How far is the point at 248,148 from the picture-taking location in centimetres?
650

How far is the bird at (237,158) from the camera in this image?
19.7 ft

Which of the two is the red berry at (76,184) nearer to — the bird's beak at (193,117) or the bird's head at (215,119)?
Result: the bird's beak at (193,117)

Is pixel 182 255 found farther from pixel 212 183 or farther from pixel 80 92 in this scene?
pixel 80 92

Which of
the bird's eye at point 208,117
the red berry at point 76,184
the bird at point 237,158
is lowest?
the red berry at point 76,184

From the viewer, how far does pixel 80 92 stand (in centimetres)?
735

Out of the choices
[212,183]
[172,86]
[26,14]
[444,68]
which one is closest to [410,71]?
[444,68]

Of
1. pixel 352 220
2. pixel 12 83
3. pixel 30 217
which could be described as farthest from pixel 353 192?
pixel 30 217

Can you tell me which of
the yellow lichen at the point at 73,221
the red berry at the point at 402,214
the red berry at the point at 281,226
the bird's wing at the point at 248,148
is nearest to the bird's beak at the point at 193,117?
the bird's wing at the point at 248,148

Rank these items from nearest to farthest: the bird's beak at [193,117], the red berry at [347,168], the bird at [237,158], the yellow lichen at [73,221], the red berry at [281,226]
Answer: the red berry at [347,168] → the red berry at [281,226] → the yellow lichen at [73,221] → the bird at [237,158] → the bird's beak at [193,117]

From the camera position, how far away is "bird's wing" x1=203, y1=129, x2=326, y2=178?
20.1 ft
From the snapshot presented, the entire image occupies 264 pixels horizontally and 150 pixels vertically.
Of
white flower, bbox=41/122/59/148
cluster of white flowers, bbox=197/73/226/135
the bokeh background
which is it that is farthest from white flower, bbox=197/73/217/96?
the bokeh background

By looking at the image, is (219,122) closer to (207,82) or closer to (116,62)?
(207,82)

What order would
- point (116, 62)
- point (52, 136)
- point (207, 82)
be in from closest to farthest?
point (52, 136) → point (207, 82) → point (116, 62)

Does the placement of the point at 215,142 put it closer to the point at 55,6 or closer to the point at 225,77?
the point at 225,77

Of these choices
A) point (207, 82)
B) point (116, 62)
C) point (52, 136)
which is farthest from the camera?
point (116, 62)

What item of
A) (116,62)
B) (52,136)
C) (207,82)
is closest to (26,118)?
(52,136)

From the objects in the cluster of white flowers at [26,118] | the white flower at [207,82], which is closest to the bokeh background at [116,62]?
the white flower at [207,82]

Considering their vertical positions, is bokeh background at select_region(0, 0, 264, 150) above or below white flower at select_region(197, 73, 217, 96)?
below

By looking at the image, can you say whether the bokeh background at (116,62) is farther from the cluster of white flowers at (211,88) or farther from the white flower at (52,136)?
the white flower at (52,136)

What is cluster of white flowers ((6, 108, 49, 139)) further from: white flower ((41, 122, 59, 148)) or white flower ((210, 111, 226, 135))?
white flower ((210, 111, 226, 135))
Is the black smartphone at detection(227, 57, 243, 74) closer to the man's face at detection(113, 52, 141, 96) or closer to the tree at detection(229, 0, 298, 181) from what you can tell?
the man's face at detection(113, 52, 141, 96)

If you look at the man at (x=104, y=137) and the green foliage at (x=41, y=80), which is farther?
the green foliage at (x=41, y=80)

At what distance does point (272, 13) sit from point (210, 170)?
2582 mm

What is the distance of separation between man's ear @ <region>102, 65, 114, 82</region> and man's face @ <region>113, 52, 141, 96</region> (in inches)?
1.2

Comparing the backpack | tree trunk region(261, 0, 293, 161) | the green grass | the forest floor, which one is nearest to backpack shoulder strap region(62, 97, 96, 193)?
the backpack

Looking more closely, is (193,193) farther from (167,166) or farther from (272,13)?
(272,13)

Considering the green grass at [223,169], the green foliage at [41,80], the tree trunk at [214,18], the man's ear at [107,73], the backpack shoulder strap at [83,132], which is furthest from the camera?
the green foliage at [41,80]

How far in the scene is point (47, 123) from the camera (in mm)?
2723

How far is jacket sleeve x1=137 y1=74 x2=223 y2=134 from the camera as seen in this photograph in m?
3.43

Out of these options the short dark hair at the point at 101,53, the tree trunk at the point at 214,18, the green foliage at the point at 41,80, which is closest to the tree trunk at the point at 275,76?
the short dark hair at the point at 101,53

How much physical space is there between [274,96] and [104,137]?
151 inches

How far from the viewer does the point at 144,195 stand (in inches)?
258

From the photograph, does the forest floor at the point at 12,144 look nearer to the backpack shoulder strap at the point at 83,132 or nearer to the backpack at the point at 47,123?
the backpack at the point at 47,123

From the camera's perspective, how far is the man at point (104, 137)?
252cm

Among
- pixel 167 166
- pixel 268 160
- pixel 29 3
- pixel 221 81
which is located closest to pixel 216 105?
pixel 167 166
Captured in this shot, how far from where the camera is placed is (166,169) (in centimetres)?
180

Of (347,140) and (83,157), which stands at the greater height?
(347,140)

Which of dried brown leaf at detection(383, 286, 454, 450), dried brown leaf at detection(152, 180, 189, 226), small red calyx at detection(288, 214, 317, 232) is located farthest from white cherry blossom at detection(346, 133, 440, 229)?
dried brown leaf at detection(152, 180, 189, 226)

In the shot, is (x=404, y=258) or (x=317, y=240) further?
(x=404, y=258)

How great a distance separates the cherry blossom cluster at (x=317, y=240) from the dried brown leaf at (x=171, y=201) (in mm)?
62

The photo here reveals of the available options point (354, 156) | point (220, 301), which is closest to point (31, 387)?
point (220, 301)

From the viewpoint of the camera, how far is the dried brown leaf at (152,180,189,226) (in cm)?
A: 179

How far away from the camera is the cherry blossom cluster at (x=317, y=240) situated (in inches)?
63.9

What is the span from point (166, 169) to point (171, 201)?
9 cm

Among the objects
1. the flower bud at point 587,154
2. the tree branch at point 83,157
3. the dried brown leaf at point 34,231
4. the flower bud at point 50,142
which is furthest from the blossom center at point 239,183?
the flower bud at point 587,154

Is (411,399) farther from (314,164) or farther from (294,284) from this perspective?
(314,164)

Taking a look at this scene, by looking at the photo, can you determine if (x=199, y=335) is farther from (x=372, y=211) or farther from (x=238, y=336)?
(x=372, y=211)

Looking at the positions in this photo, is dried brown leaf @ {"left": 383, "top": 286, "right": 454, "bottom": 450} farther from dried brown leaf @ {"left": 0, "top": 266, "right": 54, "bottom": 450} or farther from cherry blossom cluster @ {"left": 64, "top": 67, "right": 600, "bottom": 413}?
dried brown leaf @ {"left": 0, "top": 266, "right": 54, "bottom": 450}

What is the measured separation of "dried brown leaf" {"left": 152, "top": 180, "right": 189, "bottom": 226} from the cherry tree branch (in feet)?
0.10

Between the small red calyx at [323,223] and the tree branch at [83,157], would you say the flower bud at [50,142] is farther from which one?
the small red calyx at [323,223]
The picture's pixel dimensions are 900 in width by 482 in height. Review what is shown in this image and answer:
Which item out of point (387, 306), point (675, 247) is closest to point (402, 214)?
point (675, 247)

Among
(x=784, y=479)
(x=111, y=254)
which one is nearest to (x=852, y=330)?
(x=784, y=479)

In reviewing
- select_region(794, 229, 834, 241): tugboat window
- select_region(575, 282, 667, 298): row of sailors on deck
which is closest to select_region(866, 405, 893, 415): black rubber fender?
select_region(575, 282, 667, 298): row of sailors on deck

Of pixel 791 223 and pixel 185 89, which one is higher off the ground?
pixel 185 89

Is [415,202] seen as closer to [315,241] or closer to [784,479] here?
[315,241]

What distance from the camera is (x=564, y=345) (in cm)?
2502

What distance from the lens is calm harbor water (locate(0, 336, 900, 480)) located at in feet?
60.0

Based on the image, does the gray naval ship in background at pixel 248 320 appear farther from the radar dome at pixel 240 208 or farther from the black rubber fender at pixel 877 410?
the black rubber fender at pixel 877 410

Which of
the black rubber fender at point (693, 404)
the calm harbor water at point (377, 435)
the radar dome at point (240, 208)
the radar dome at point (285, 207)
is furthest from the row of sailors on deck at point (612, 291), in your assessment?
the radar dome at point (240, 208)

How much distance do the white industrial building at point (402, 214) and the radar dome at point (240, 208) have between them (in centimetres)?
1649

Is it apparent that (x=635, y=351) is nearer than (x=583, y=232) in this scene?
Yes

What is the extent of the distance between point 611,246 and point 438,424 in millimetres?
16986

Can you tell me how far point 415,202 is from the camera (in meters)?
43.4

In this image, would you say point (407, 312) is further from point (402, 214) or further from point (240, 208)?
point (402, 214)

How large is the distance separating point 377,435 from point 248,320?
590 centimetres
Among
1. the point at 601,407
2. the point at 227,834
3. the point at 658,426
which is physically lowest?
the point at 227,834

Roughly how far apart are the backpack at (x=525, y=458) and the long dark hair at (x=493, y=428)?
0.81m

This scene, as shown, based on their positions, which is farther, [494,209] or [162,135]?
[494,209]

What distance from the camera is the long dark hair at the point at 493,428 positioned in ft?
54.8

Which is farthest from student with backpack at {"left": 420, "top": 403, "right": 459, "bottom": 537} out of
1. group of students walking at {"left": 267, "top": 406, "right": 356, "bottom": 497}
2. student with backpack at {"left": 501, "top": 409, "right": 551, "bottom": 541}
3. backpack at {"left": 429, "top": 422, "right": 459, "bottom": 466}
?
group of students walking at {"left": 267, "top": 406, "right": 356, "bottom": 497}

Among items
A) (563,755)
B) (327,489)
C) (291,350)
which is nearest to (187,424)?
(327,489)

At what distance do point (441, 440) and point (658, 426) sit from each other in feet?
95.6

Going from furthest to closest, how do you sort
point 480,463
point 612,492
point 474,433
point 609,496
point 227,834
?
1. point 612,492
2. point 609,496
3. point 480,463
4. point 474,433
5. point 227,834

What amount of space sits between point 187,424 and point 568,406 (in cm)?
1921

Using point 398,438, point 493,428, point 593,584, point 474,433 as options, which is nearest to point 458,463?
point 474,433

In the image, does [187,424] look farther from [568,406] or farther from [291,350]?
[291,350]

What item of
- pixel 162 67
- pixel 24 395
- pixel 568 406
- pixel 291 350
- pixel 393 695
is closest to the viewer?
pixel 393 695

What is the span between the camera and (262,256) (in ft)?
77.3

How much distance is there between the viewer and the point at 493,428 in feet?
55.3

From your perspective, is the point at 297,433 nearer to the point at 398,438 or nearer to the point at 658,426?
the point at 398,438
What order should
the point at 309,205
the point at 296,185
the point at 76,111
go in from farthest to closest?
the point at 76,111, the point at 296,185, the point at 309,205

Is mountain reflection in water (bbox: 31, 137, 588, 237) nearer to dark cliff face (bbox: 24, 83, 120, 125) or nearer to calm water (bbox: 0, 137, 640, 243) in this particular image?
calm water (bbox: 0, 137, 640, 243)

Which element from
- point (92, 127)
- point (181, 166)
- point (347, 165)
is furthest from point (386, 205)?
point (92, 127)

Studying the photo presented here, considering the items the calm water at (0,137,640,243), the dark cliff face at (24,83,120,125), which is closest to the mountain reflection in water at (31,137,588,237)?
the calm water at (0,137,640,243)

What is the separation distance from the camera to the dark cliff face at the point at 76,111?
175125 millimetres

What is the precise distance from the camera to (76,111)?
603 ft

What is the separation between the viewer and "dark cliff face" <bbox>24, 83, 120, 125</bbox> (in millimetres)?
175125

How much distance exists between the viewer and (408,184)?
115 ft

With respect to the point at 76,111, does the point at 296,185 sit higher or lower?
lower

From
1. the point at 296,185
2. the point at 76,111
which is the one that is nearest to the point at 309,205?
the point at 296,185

• [Directive] Would you give again, word for word, every line from the one with "What is the span between" through the final line of the listing above?

• [Final result]
What is the span between the camera and (262,256) (in ft)?
77.3

How much distance is there between the viewer and the point at 493,428 in feet?
55.3

From your perspective, is the point at 297,433 nearer to the point at 398,438 or nearer to the point at 658,426?
the point at 398,438
What order should
the point at 309,205
the point at 296,185
the point at 76,111
go in from farthest to closest?
the point at 76,111, the point at 296,185, the point at 309,205

Is mountain reflection in water (bbox: 31, 137, 588, 237) nearer to dark cliff face (bbox: 24, 83, 120, 125) or nearer to calm water (bbox: 0, 137, 640, 243) in this particular image?
calm water (bbox: 0, 137, 640, 243)

Which element from
- point (92, 127)
- point (181, 166)
- point (347, 165)
is furthest from point (386, 205)?
point (92, 127)

Studying the photo presented here, considering the items the calm water at (0,137,640,243), the dark cliff face at (24,83,120,125), which is closest to the mountain reflection in water at (31,137,588,237)?
the calm water at (0,137,640,243)

What is the separation distance from the camera to the dark cliff face at the point at 76,111?
175125 millimetres

What is the precise distance from the camera to (76,111)?
603 ft

What is the separation between the viewer and "dark cliff face" <bbox>24, 83, 120, 125</bbox> (in millimetres)?
175125

How much distance exists between the viewer and (408,184)?
115 ft

With respect to the point at 76,111, does the point at 296,185 sit higher or lower?
lower

From
1. the point at 296,185
2. the point at 76,111
which is the one that is nearest to the point at 309,205?
the point at 296,185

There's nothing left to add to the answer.